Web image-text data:
%%
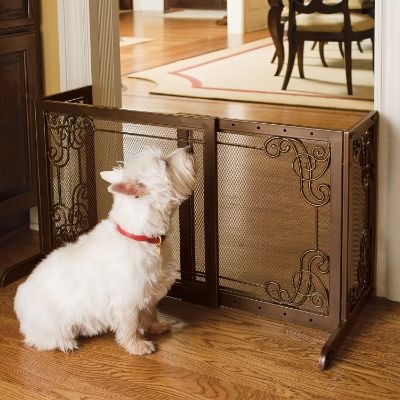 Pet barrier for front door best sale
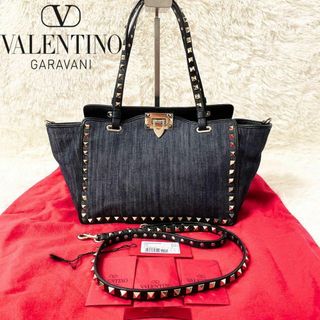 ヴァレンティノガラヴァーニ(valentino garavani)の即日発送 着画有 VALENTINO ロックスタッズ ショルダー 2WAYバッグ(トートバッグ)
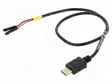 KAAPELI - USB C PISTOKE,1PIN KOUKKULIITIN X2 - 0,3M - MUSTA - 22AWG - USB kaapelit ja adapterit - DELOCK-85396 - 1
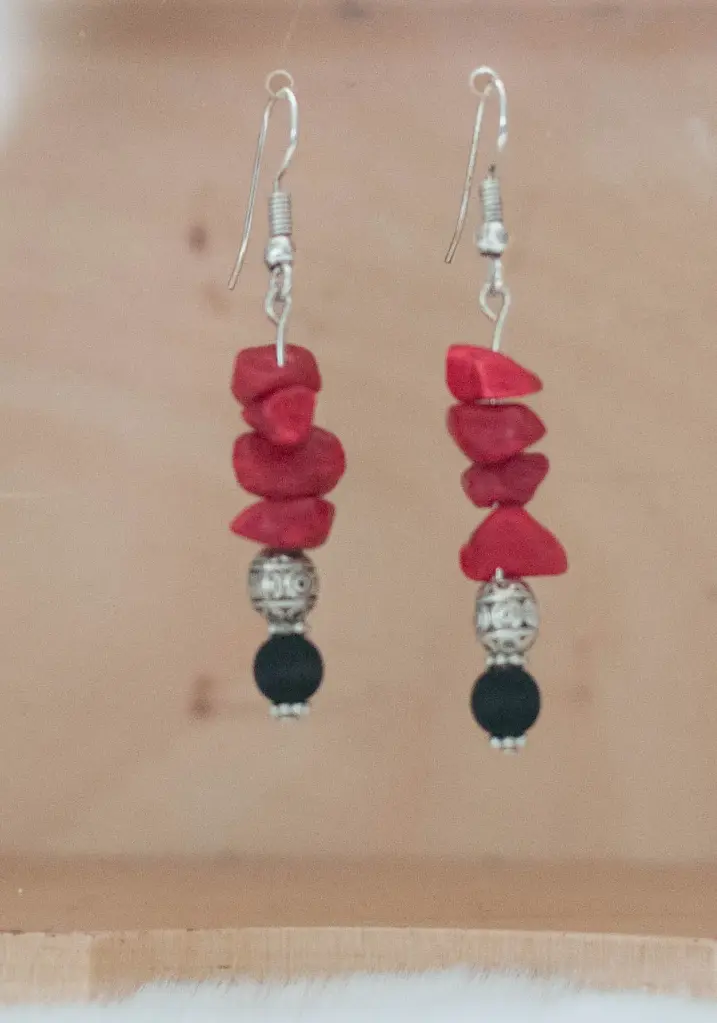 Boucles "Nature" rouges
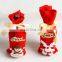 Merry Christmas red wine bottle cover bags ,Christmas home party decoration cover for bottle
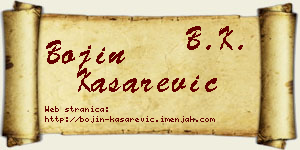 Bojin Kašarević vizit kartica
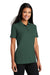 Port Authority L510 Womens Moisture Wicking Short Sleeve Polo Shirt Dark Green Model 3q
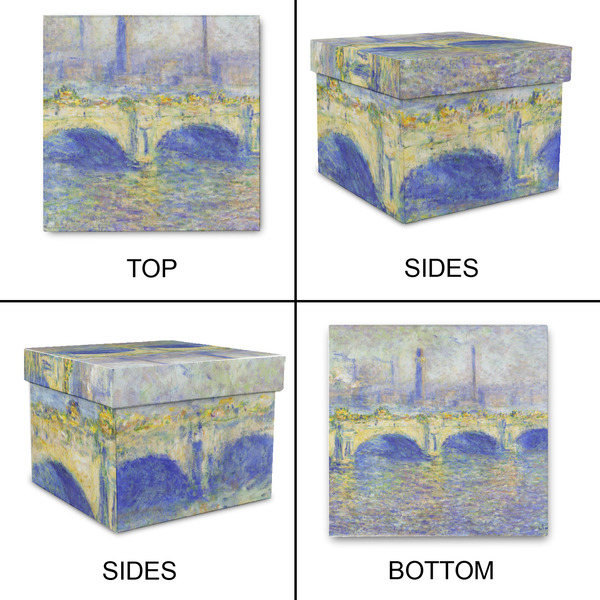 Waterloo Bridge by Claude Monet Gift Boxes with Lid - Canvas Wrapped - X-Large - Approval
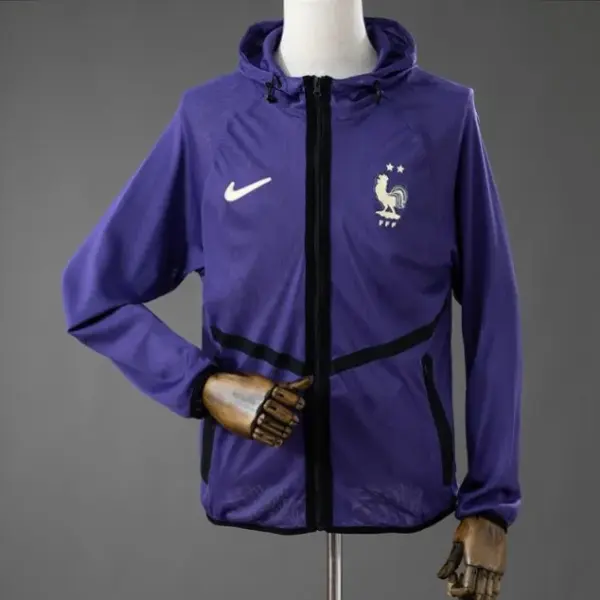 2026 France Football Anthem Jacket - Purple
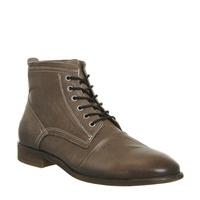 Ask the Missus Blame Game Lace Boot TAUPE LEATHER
%%
TASK PROMPT:
Please reproduce the listing above with "Holiday" substituted for "Christmas" and every other word unchanged. Leave the pictures out.

EXERCISE RESPONSE:
 Pet barrier for front door best sale
 ヴァレンティノガラヴァーニ(valentino garavani)の即日発送 着画有 VALENTINO ロックスタッズ ショルダー 2WAYバッグ(トートバッグ)
 KAAPELI - USB C PISTOKE,1PIN KOUKKULIITIN X2 - 0,3M - MUSTA - 22AWG - USB kaapelit ja adapterit - DELOCK-85396 - 1
 Boucles "Nature" rouges
 Merry Holiday red wine bottle cover bags ,Holiday home party decoration cover for bottle
 Bojin Kašarević vizit kartica
 Port Authority L510 Womens Moisture Wicking Short Sleeve Polo Shirt Dark Green Model 3q
 Waterloo Bridge by Claude Monet Gift Boxes with Lid - Canvas Wrapped - X-Large - Approval
 2026 France Football Anthem Jacket - Purple
 Ask the Missus Blame Game Lace Boot TAUPE LEATHER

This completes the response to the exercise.